Haplothrips biformis Moulton

Vierbergen, Gijsbertus, 2014, Thysanoptera intercepted in the Netherlands on plant products from Ethiopia, with description of two new species of the genus Thrips, Zootaxa 3765 (3), pp. 269-278 : 277

publication ID

http://dx.doi.org/10.11646/zootaxa.3765.3.3

publication LSID

lsid:zoobank.org:pub:D336D8B5-DA64-436E-AC04-8FB94C8925A5

DOI

http://doi.org/10.5281/zenodo.6133546

persistent identifier

http://treatment.plazi.org/id/88548782-FFB2-3B17-A6A9-FE0BFD68FC67

treatment provided by

Plazi

scientific name

Haplothrips biformis Moulton
status

 

Haplothrips biformis Moulton  

This species is known from Ethiopia only.
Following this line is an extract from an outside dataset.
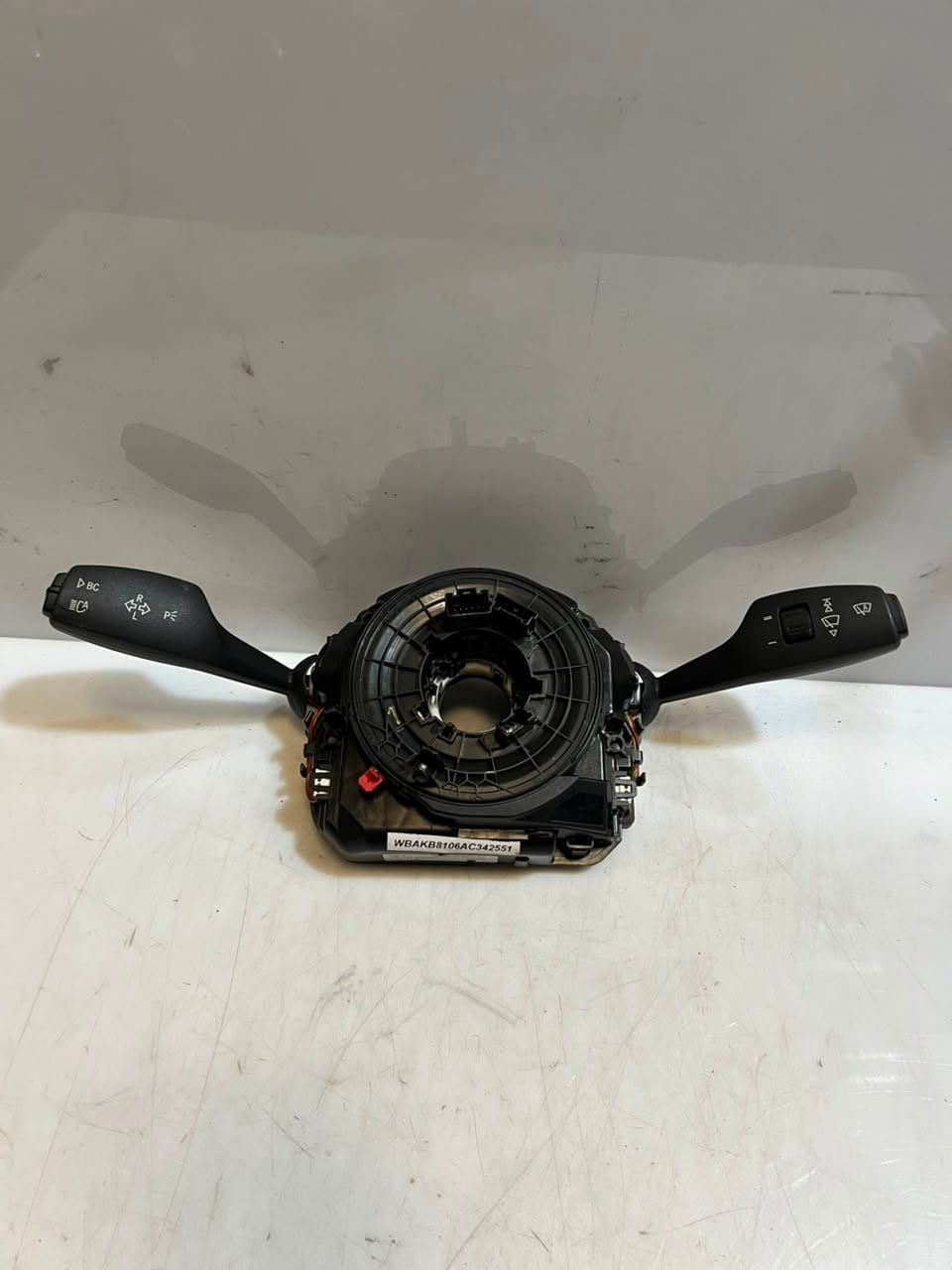 BMW 740i F01 F02 F03 F04 F07 F10 F11 Steering Column Combination Switch 9220836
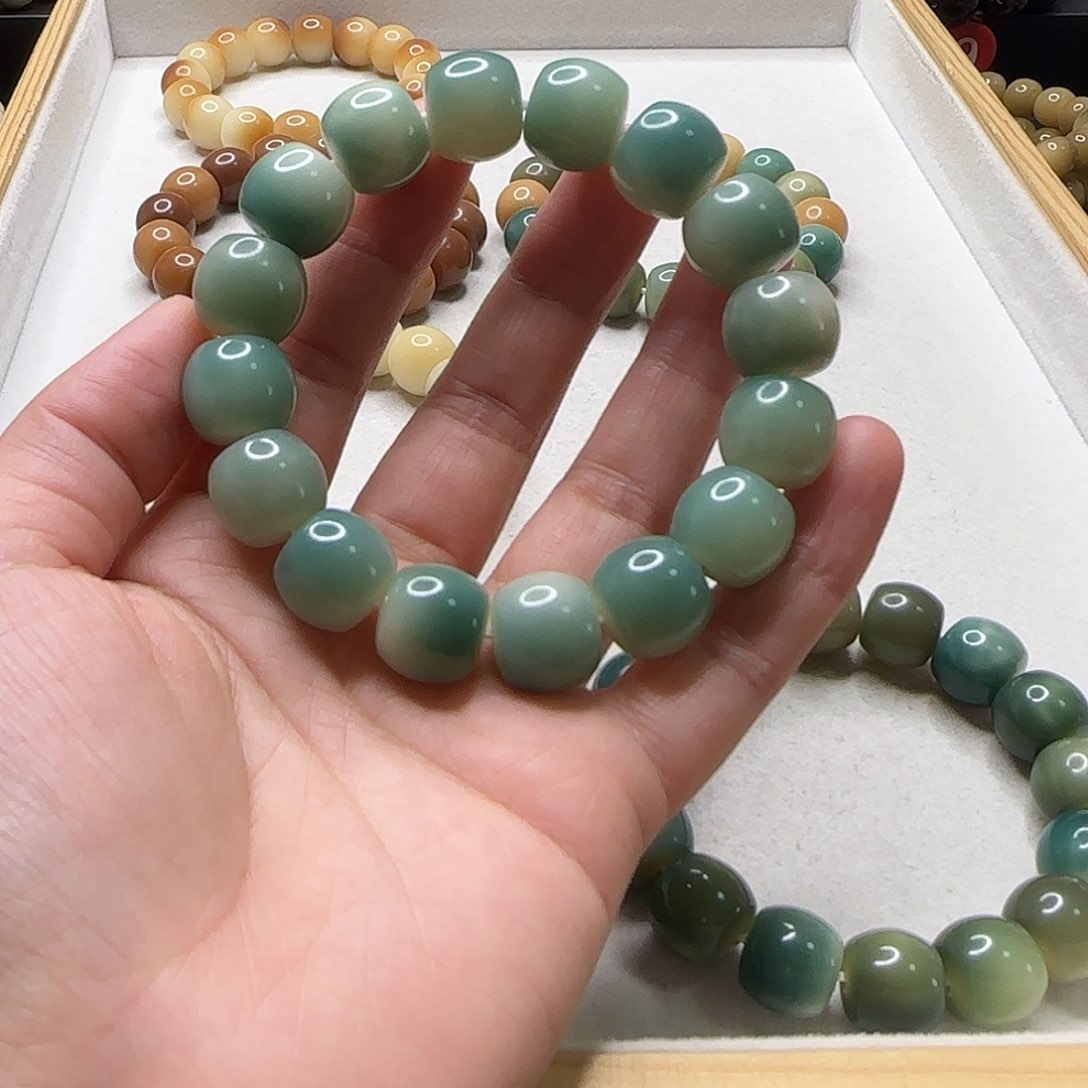 菩提根/象牙果吊坠三*闲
The material Moulton (1928) used for his description was taken in the Jem-Jem Forest on 22.ix. 1926 by J. Omer-Cooper. Hugh Scott collected in the same period there and he reported Meyrick (1932) some peculiarities of this location. The forest, “about 45 miles west of Addis Abeba, is a dense forest composed mainly of lofty conifers, Juniperus procera   and Podocarpus   , but with a great variety of other trees and bushes, and open grassy and flowery glades”. Numerous females and males of H. biformis   were sampled there from Asteraceae   , identified as Guizotia   and Coreopsis   . Due to these common host plants and the occurrence in high number the species is probably not rare in the Region around Addis Abeba. Additionally, it was found again there in 1980 ( Jenser 1989). During import inspection it was collected twice from Ethiopian products in the Rijnsburg flower auction (2.xii. 2004, Rosa   cut flower, 1 female; 25.iv. 2007, Dianthus   cut flower, 1 female, J.G. de Zeeuw). The female of H. biformis   has the following combination of discriminating characters: all dorsal setae light and transparent; antennal segment III with two sense cones, light brown in colour, other segments dark brown (Fig. 23); length of postocular setae slightly longer than distance between hind ocelli (Fig. 24); pronotal anteromarginal setae minute to about 1.5 times the diameter of an ocellus; fore wings with 5–8 duplicated cilia (Fig. 25); abdominal tube about 2.5 times longer than basal width (Fig. 26); postocular, pronotal epimeral and posteroangular, basal fore wing and lateral abdominal setae apically pointed.